Libertarian Movement?



“Socialist” left academics at the Jacobin and their libertarian right equivalents at the Cato Institute have the exact same views and rationalizations on questions of sexuality, family values, religion, immigration, drugs, globalism, crime and race.

This has been the point of the posts that I have written on the topic of libertarians and culture.  These are the social views crammed down the throats of most people and would never pass muster for the majority. 

Their consensus is highly unpopular even across racial lines in America and would never survive democratic scrutiny, but ordinary people are not allowed to participate in academia, non-profit foundations or media.

The working class has been abandoned by the democrats in favor of this agenda; conservatives were abandoned by the republicans long ago, with republicans silent (at best) on this agenda.

Libertarians?  Eric Striker identified the libertarian movement with the quote at the top of this post.  It is no different than the socialist movement for most Americans – and for conservative libertarians.

4 comments:

  1. Okay. Do you notice that the Marxist Eric Striker puts socialist in quotation marks, but not libertarian? Because he pretends that "ackshaully this isn't REAL socialism" but it IS real libertarianism, right? That's the lie he sells to the kiddies who come in contact with him through Fash the Nation.

    Striker claims that the Soviet Union would have worked if it had been run by Germans instead of Slavs. He claims that Israel's failed rocket launch, a private endeavor, proves that communism works but not private production. He claims that it's "da capitalists" who are behind immigration, "to lower wages" - always using the same graph of wages stagnating for the workers but not for the wealthy. Conveniently ignoring that the curve for the wealthy moves upward at the same pace as before immigration, not faster. And ignoring that in every single Western nation, it's socialist media, socialist teachers and professors, and socialist parties - Social Democrats and communists - who have pushed for and created mass immigration. But "Eric Striker" (not his real name) lies and says its' the Koch Brothers. (Hoping the teenage readers won't realize that other countries exist.)

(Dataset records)
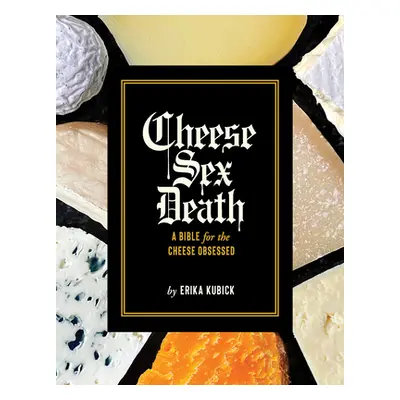 "Cheese Sex Death: A Bible for the Cheese Obsessed" - "" ("Kubick Erika")(Pevná vazba)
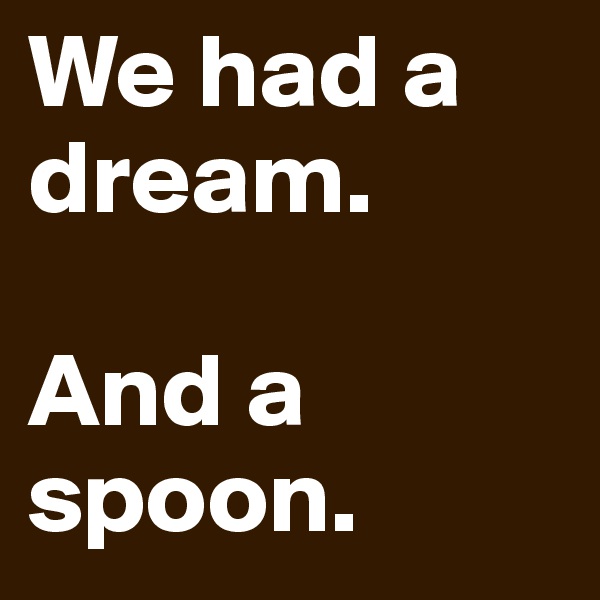 We had a dream.

And a spoon.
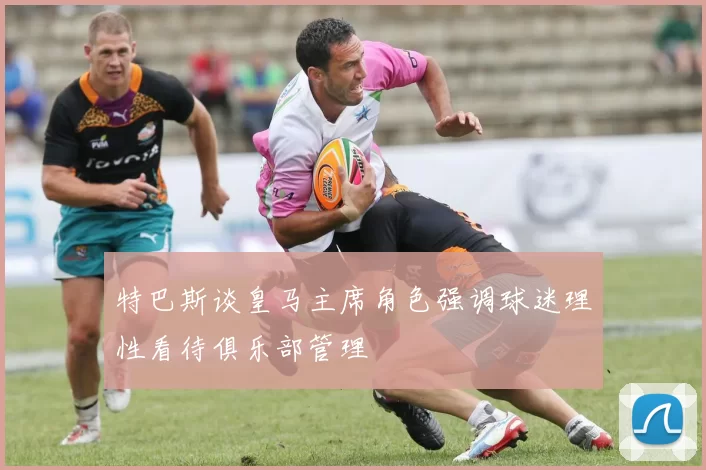 特巴斯谈皇马主席角色强调球迷理性看待俱乐部管理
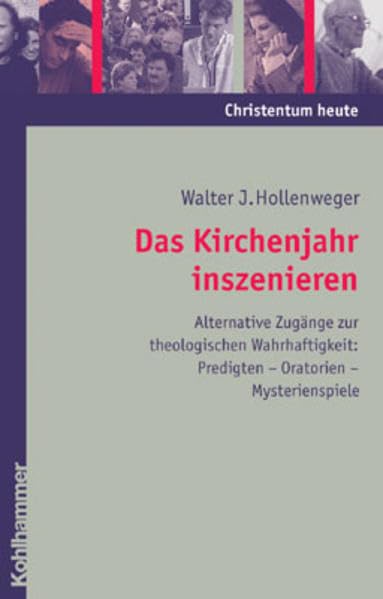 Das Kirchenjahr inszenieren - Alternative Zugänge zur theologischen Wahrhaftigkeit: Predigten - Oratorien - Mysterienspiele Film, Art & Culture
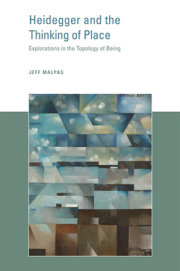 Heidegger and the Thinking of Place 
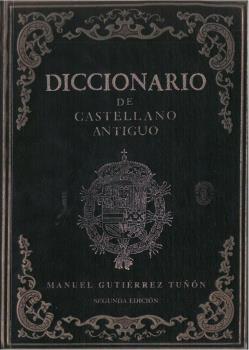 Diccionario de castellano antiguo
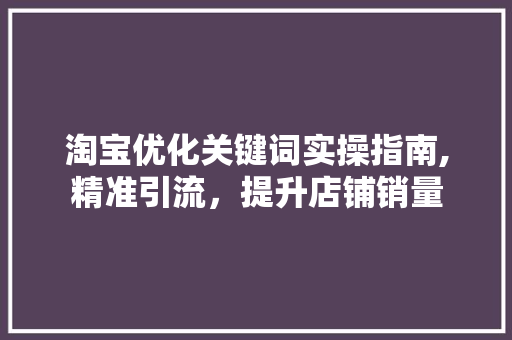淘宝优化关键词实操指南,精准引流，提升店铺销量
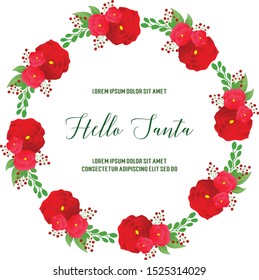 Card hello santa, with various shape red flower frame. Vector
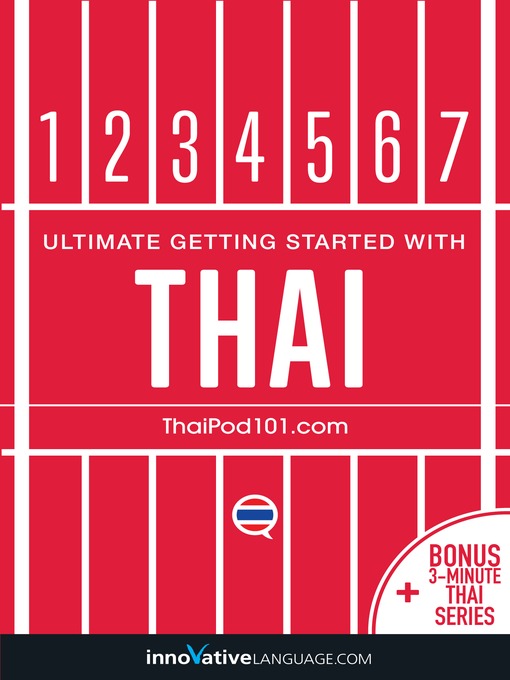 Title details for Learn Thai: Ultimate Getting Started with Thai by Innovative Language Learning, LLC - Available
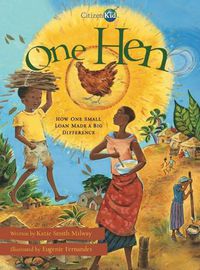 Cover image for One Hen: How One Small Loan Made a Big Difference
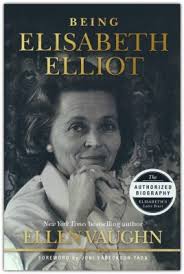 Being Elisabeth Elliot: The Authorized Biography of Elisabeth's Later  Years: Ellen Vaughn: 9781087750996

WORK TO BE COMPLETED
Reproduce the stretch of the libertarian movement post from "The working class" through "on this agenda.", word for word.

THE COMPLETED TASK
The working class has been abandoned by the democrats in favor of this agenda; conservatives were abandoned by the republicans long ago, with republicans silent (at best) on this agenda.